Parents séparés difficilement, enfants adoptés, familles d’accueil à répétition, abus, TDAH… Les causes peuvent être nombreuses pour qu’un enfant vive plus de difficultés qu’un autre. Mais c’est lorsque tout est normal que ça chicote. Parce qu’on veut le meilleur scénario pour eux, mais parfois, même le meilleur scénario ne donne pas les résultats escomptés. Et là, on a l’impression d’avoir failli à notre devoir de parent. Alors que ce n’est probablement pas ça. Mais je ne m’avance pas plus dans l’analyse psychologique de la chose, c’est trop complexe…
Et maintenant, reste à vivre après cela. Reprendre le cours des choses, poursuivre. Pour nous, mais pour eux aussi. Pour nous avec cette tristesse de voir le monde s’entretuer ainsi, pour eux avec la honte d’être ces parents-là. Ces parents que plusieurs regarderont en se demandant où ils ont bien pu rater pour avoir un tel résultat. Alors que ce qu’on ne sait pas encore, c’est ELLE EST OÙ, LA FAILLE? Partout et nulle part, probablement à l’intérieur de lui. Peut-être sans raison.
Ce soir, bien que mes enfants soient mini (4-6-8 ans), nous avons discuté. Je ne suis pas entrée dans les détails des histoires de grands, puisque je n’ai pas eu de questions par rapport à cela. Mais j’ai cru bon leur rappeler qu’ils ont les mêmes droits que n’importe quel être humain à leurs côtés.

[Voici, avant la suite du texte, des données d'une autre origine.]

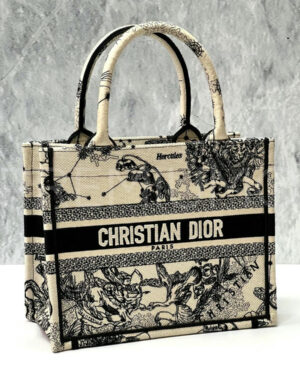 Christian Dior сумка PR411472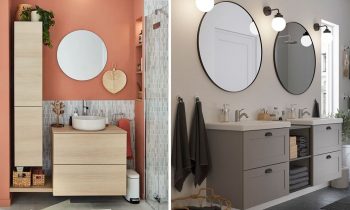 Salle De Bain 2022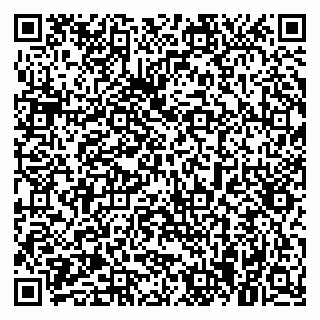 vCard 79021097415
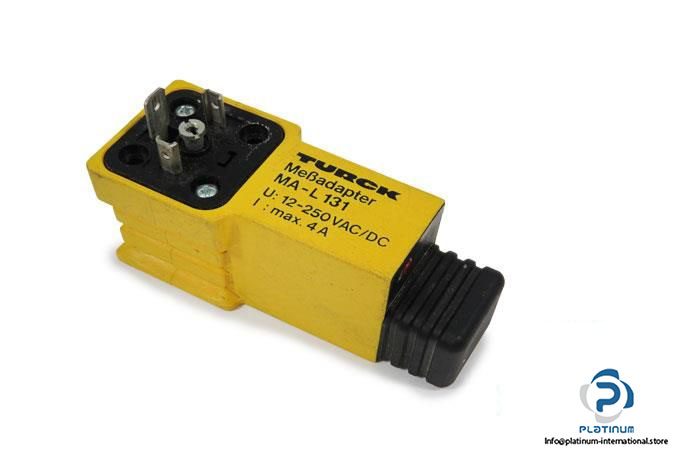 TURCK-MA-L131-ADAPTER_675x450.jpg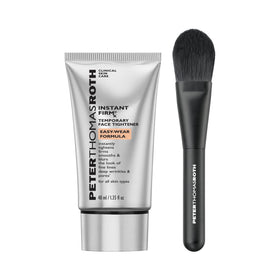 Peter Thomas Roth Instant FIRMx® Face Tightener front view
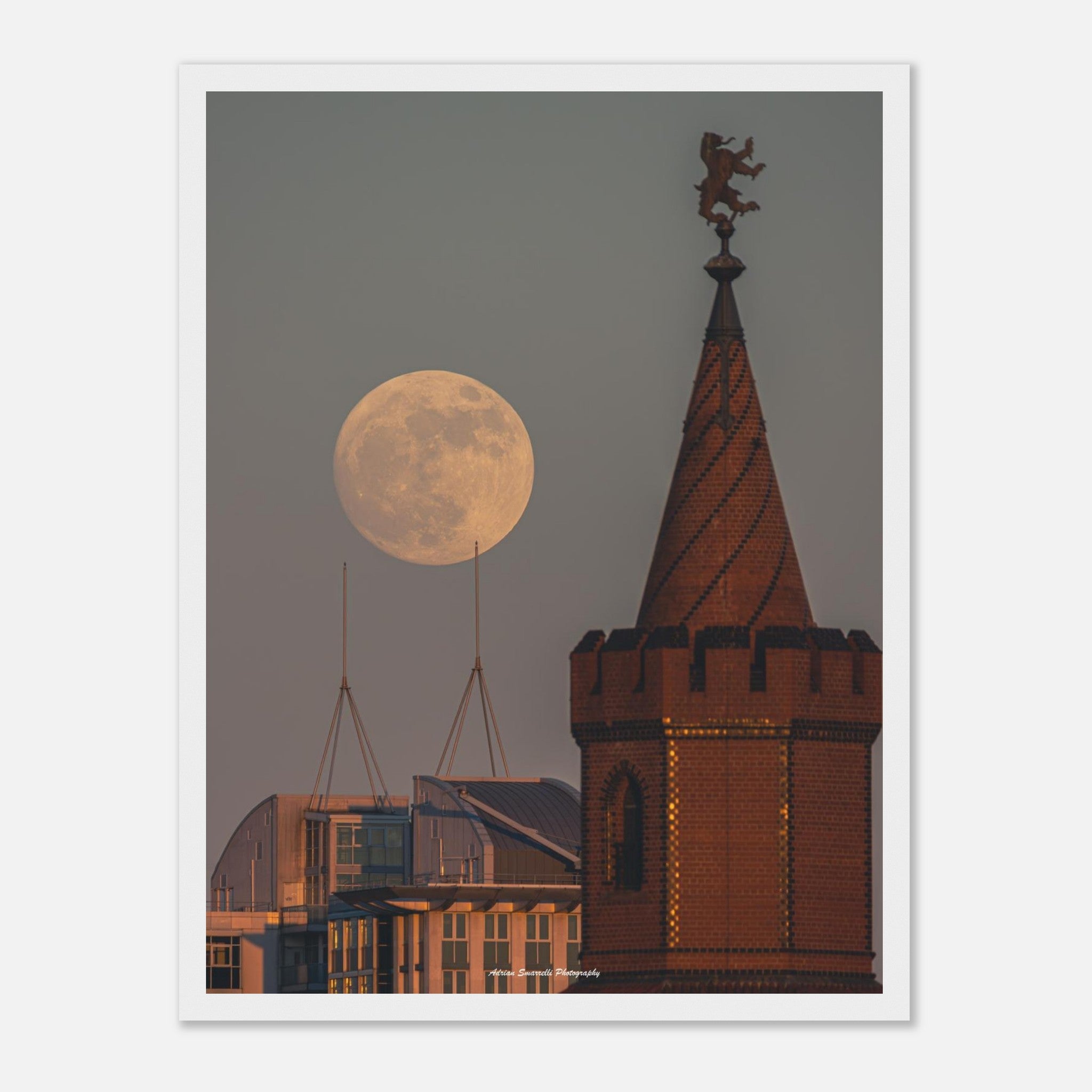 d3730cf2-448e-4f80-8d8b-a103d9c2c36d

Et vice versa. Mais que, malheureusement, ce droit n’est pas exercé partout ni pour tous. Et que tous méritent leur respect. En tout temps. L’inverse est aussi vrai. Que la couleur de la peau ne change rien au cœur qui bat à l’intérieur. Ni d’où l’on vient. Ni notre religion. Ni ce qu’on a vécu auparavant. Jamais. Pour aucune raison.

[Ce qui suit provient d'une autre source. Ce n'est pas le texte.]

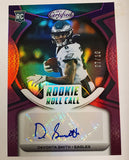 #4 - Certified Football 4 Box PYT (9/9 Break)
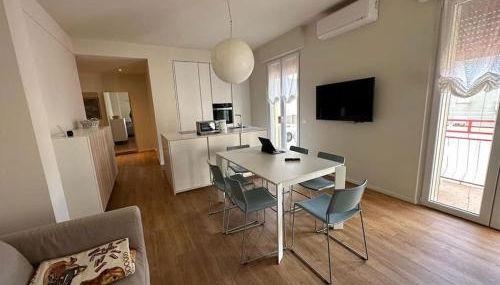 Casa Marisa - Foto 4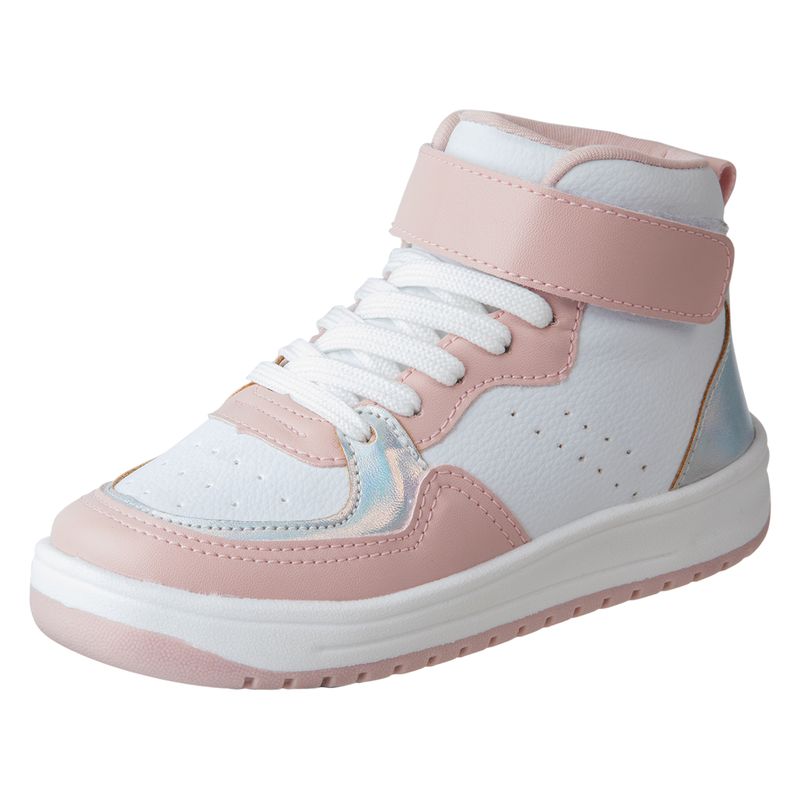 Botines-casuales-tipo-sneakers-para-niña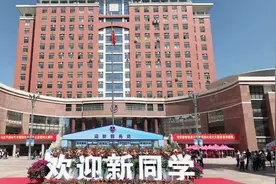 河北实力最强的6所医学类院校，第二第三难分伯仲，值得报考图片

J’ose espérer avoir fait ma job de parent correctement. Tout comme l’ont probablement fait ces parents-là. Dans certains cas, les choses ne s’expliquent tout simplement pas. Il ne nous reste alors que la conviction d’avoir fait de notre mieux. Une mince consolation parfois. Mais nous ne sommes pas des superhéros, nous sommes des parents. Et eux ne sont pas des robots, ce sont nos enfants. Pensons-y bien avant de juger ou de condamner… Ces parents-là, ça pourrait être vous. Ça pourrait être moi. Même si nous avons fait de notre mieux.